Using reference reduction potentials of quinones recently measured relative to the saturated calomel electrode (SCE) in N,N-dimethylformamide (DMF), we benchmark absolute one-electron reduction potentials computed for 345 Q/Q●− and 265 Q●−/Q2− reactions using adiabatic electron affinities computed with density functional theory and solvation energies computed with three continuum solvation models; IEF-PCM, COSMO, and SM12. Regression analyses indicate a strong linear correlation between experimental and absolute computed Q/Q●− reduction potentials with Pearson's correlation coefficient r between 0.95-0.96 and mean absolute error (MAE) relative to the linear fit between 83.29-89.51 mV for different solvation methods when the slope of the regression is constrained to one. The same analysis for Q●−/Q2− gave a linear regression with r between 0.74-0.90 and MAE between 95.87-144.53 mV, respectively.
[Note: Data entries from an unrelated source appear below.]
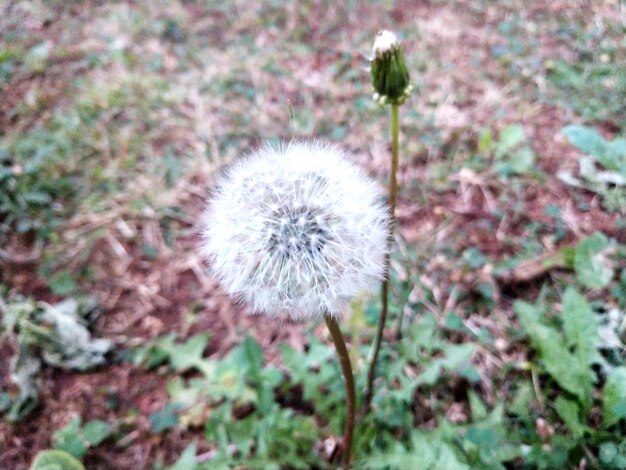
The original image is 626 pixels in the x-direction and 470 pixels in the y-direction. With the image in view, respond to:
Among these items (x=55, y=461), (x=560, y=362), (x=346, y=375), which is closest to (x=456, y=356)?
(x=560, y=362)

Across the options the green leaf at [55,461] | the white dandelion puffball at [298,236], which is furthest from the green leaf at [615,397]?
the green leaf at [55,461]

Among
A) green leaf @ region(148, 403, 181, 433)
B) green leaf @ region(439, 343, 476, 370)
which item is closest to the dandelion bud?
green leaf @ region(439, 343, 476, 370)

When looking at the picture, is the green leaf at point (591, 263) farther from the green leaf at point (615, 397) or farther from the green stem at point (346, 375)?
the green stem at point (346, 375)

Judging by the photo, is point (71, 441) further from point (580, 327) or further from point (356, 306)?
point (580, 327)

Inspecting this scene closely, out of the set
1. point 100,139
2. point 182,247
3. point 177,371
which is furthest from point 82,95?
point 177,371

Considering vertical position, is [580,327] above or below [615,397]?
above

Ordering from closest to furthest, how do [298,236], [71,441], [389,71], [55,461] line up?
[298,236] < [389,71] < [55,461] < [71,441]

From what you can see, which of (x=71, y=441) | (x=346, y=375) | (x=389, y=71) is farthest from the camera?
(x=71, y=441)
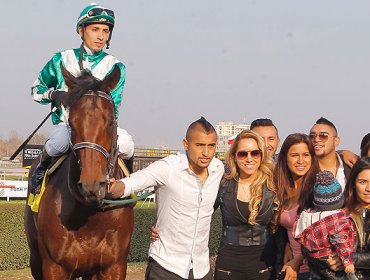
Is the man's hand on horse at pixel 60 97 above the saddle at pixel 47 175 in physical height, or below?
above

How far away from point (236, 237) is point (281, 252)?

The y-intercept values obtained from the linear regressions are in good agreement with the range of absolute reduction potentials reported in the literature for the SCE but reveal several sources of systematic error. The y-intercepts from Q●−/Q2− calculations are lower than those of Q/Q●− by around 400 mV for PCM and SM12 and 200 mV for COSMO. Systematic errors also arise between molecules having different ring sizes (benzoquinones, naphthoquinones, and anthraquinones) and different substituents (titratable vs. non-titratable). SCF convergence issues were found to be a source of random error that were slightly reduced by directly optimizing the solute structure in the continuum solvent reaction field. While SM12 MAEs were lower than those of PCM and COSMO for Q/Q●−, SM12 had larger errors for Q●−/Q2− pointing to a limitation when describing multiply charged anions in DMF. Together, the results highlight the advantage of---and further need for---testing computational methods using a large experimental data set that is not skewed (e.g., having more titratable than non-titrable substituents on different parent groups or vice versa) to help further distinguish between sources of random and systematic errors in the calculations.